Top dollar Texas cops
Copyright 2006 The Houston Chronicle Publishing Company
HOUSTON, Texas — Arresting drunken drivers and securing their conviction is a laudable police goal, but it appears some Houston police officers have received extraordinarily large overtime payments for off-duty court appearances. The practice raises questions about HPD's management of scarce law enforcement resources and department policies that may have encouraged wasteful expenditures.
As reported by the Chronicle's Matt Stiles and Steve McVicker, Senior Houston police officer William Lindsey, a member of the HPD DWI task force, received more than $100,000 in overtime last year, giving him a total income of $172,000, higher than the city salary of Mayor Bill White and only slightly less than HPD Chief Harold Hurtt. Lindsey's overtime for 2005 is nearly half that of the $300,000-plus total paid to eight other DWI task force members. The veteran officer also racked up substantial totals for the previous two years. He was suspended for 15 days in 1990 for filing inaccurate overtime claims.

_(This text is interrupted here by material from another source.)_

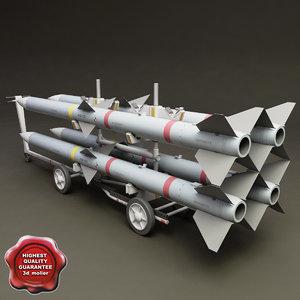 3d 3ds bomb cart v6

The figures raise concerns that some officers might be working so many hours that exhaustion may lower their ability to do their job safely. DWI task force members work evenings and early mornings when drunken driving most frequently occurs. They receive overtime for daytime court appearances after their regular shifts. HPD officials did not explain why Lindsey's overtime totals were so much higher than his colleagues.
According to the Chronicle investigation, several Houston police procedures have contributed to the large overtime billings. Unlike the Texas Department of Public Safety, which trains all troopers in DWI-related arrest procedures, such as administration of breathalyzers and sobriety tests, HPD only trains DWI task force members in these techniques. While DPS generally uses only one officer for a drunken driving arrest, HPD tends to involve more personnel in arrests and subsequent testimony in court, resulting in higher overtime totals.

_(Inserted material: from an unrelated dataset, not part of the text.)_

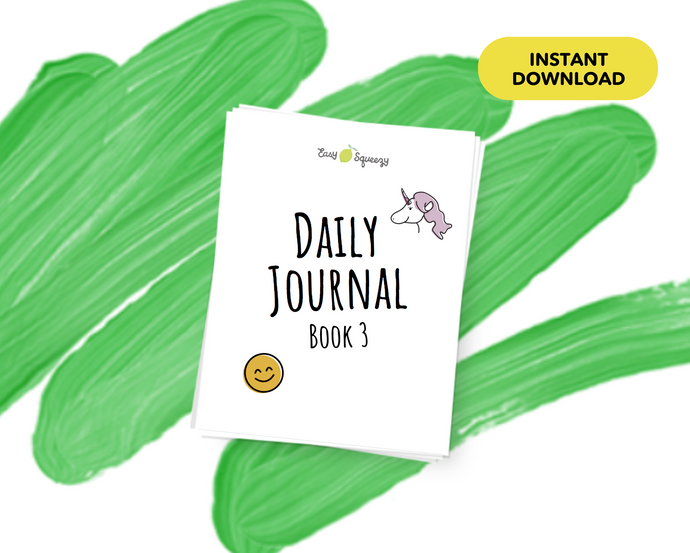 Daily Journal 3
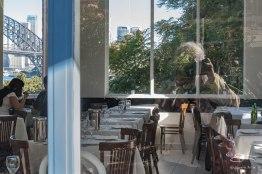 Restaurant, Lavendar Bay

While officers defend the practices as necessary to put drunken drivers in jail, the number of DWI arrests by HPD officers has declined by nearly half in past decades from a peak of 12,600 in 1985. Defense attorneys who represent drunken drivers contend that the task force officers are gaming the system to rake in big bucks for sitting in court. "These guys are like small-town speed traps," DWI lawyer Sam Adamo told the Chronicle. While other officers work off-duty security jobs, "these guys don't have to, because they're making so much money coming down to the courthouse."
Chief Hurtt says the high overtime totals are unavoidable because of understaffing in the police department. Perhaps that's so, but when the HPD indians are making almost as much as the chief for sitting in court, a financial sobriety test of DWI task force policies and procedures is in order.